I am a doctoral candidate in political science at the Graduate Center, City University of New York, and an adjunct instructor at Hunter College. I research and teach about violence and crime, and the impact of these on the public, primarily in Latin America. My most recent course focused on Central America, and on linking civil war and revolution in the 70s and 80s to political trends in the region today.
My dissertation project is a close examination of the phenomenon of narco-messages in Mexico. A lot of great scholarship examines trends in violence in Mexico; I focus on trends in language. Narco-messages are a fairly new occurrence (I trace them back to 2004), and contradict the general expectation that organized crime prefers to keep a low profile and to work through discrete, informal communication. The use of narco-messages suggests that criminal groups in Mexico are developing a new approach to public relations, and to controlling public space and public discourse. This has worrying consequences for public life in the country, and broader implications for how we understand contemporary organized crime – particularly in urban Latin America.
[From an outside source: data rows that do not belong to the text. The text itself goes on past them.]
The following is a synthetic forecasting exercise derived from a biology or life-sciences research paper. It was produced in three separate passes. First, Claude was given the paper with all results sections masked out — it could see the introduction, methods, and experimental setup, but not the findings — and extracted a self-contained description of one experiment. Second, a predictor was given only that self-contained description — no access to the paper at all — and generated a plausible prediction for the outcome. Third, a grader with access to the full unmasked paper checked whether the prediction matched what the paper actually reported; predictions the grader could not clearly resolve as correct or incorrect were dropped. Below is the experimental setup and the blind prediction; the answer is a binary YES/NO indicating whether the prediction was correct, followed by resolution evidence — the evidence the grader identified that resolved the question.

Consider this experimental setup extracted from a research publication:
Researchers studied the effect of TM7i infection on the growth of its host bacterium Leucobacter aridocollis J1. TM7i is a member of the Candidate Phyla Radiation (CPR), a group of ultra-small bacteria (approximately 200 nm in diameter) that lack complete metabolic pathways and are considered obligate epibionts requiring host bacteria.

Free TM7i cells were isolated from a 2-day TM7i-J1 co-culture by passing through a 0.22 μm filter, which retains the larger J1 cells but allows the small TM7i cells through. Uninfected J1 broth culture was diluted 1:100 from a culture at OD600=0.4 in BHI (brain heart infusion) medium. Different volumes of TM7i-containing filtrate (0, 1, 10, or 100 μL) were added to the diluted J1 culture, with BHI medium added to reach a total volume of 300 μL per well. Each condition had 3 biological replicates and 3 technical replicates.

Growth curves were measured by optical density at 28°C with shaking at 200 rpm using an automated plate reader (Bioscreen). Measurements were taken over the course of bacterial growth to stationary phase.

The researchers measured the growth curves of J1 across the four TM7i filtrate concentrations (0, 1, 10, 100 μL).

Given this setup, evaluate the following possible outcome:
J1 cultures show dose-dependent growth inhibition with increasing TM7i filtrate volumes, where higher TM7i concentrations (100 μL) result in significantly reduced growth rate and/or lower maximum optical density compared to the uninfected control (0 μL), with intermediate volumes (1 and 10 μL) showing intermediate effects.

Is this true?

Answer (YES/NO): NO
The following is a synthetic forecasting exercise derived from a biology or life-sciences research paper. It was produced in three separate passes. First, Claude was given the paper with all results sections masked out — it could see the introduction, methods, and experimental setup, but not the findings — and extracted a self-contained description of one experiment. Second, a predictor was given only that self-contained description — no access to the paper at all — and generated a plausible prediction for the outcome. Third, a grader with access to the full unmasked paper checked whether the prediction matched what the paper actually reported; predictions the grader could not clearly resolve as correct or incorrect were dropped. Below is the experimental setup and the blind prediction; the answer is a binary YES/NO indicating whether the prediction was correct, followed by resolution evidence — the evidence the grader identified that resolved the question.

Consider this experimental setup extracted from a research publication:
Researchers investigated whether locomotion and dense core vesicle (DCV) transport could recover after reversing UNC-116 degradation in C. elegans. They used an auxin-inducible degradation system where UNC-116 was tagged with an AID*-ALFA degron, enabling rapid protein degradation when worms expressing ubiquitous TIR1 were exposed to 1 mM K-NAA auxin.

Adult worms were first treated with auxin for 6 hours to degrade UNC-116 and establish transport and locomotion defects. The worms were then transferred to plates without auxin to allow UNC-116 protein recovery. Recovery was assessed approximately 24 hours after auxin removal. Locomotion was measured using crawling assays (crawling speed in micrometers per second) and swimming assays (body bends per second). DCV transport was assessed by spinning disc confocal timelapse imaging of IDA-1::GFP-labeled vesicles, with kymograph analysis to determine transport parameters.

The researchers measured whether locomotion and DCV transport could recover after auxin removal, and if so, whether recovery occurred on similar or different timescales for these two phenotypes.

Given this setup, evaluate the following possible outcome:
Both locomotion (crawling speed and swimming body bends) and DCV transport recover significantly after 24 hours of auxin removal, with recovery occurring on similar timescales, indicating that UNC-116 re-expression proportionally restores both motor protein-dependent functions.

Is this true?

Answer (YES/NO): NO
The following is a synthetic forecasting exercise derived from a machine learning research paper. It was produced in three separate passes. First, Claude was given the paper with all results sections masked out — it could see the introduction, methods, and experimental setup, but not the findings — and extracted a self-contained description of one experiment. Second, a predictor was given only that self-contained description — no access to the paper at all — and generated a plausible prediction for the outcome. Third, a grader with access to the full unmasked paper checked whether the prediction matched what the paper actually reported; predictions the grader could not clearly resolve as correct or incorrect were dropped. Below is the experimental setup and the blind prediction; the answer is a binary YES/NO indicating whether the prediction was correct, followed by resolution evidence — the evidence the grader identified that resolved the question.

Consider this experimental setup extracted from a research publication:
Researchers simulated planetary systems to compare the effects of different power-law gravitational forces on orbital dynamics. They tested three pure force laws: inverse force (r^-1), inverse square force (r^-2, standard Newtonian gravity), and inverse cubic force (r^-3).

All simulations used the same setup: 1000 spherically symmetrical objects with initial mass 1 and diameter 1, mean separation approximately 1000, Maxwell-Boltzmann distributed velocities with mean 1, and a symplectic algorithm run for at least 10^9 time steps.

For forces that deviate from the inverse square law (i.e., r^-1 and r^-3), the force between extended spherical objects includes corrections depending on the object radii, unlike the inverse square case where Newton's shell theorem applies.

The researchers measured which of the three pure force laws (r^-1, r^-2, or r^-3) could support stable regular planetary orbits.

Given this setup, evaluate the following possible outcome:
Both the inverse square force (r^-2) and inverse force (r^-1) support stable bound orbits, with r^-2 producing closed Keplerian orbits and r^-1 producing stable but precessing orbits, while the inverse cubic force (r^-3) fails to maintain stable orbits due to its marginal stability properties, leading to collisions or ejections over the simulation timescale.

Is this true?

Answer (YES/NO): YES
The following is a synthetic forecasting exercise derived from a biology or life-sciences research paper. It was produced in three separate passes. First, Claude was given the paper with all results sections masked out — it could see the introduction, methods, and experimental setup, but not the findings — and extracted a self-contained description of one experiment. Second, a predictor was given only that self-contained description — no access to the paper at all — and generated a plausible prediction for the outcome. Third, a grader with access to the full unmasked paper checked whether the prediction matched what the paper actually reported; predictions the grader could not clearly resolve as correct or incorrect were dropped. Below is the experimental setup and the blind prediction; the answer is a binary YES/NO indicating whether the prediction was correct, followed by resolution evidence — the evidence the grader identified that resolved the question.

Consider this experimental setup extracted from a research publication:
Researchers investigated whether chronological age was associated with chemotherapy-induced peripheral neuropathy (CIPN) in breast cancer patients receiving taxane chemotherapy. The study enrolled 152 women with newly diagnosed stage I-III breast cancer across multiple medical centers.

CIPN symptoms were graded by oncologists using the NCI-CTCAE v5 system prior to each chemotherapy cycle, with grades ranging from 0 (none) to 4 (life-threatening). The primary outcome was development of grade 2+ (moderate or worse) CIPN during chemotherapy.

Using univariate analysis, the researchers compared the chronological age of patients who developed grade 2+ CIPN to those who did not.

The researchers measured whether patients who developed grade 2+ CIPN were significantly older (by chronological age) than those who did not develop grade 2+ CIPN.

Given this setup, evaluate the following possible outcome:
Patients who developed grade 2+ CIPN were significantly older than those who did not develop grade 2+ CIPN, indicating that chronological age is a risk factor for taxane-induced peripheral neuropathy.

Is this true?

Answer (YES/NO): NO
Field work for this project has taken me to Mexico in 2017, 2018, and now again in 2019. While based in Mexico City, I constructed a database of over 6,000 narco-messages. These data derive from 10 media sources, and a government database. I have now shifted my field work focus to interviews and collection of other media – primarily based in Cuernavaca (a small city and state capital of Morelos).
Other work on Mexico looks at connections between the military and trends in criminal violence. Narco-messages pop up in this study, too.
A side project (currently quite a long way off to the side) looks at sites and systems of detention in the War on Terror, particularly the camps at Guantánamo Bay.